Speakers representing insurance industry groups and the Centers for Medicare and Medicaid delivered that message here Monday at a Medicare and Medicaid conference sponsored by America’s Health Insurance Plans, Washington.

“Plan sponsors have a lot of responsibility in terms of the training and education of brokers and agents,” Janet Trautwein, chief executive officer of the National Association of Health Underwriters, Arlington, Va., said at the conference, during a panel discussion on Medicare Part D prescription drug plan sales practices.

Sponsors must ensure that producers are certified to sell Part D plans, and that they stay in compliance with CMS rules and regulations, Trautwein said.

Trautwein argued, however, that fears that agents will try to increase their compensation by moving clients from plan to plan are exaggerated.

“Agents make money off a large bulk of clients by enrolling them in a plan and keeping them over a long term,” Trautwein said.

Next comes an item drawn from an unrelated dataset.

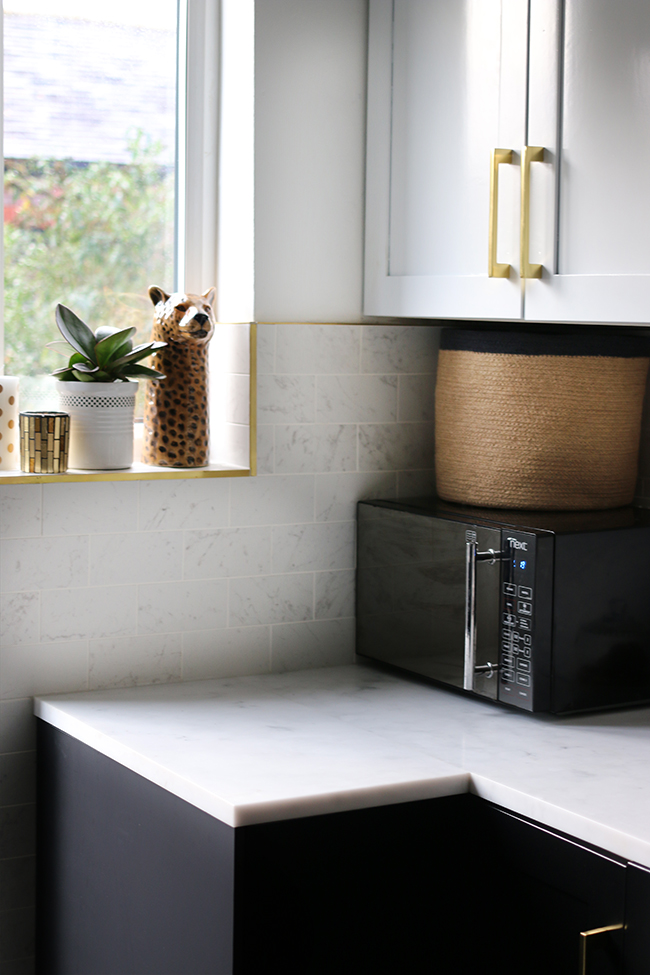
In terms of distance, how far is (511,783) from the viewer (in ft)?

An agent who constantly tries to shift clients “would not be successful in their business,” Trautwein said.

But Trautwein said Part D plan sponsors should keep close tabs on the agents and brokers selling their products.

Trautwein recommended that carriers speak directly with plan members, monitor agents’ phone calls and, in some cases, go on “ride alongs” with producers.

Melvin Sanders, head of Part D marketing at CMS, suggested that carriers check state insurance department Web sites for reports about agents who have recently lost their license.

Carriers owe it to themselves to ensure that their agents comply with CMS marketing rules, because it is their product that ultimately will be judged by the consumer, Sanders said.

The producers “are the people that are going out there with your name on their bag,’ Sanders said. “You want to make sure you have the right people out there.”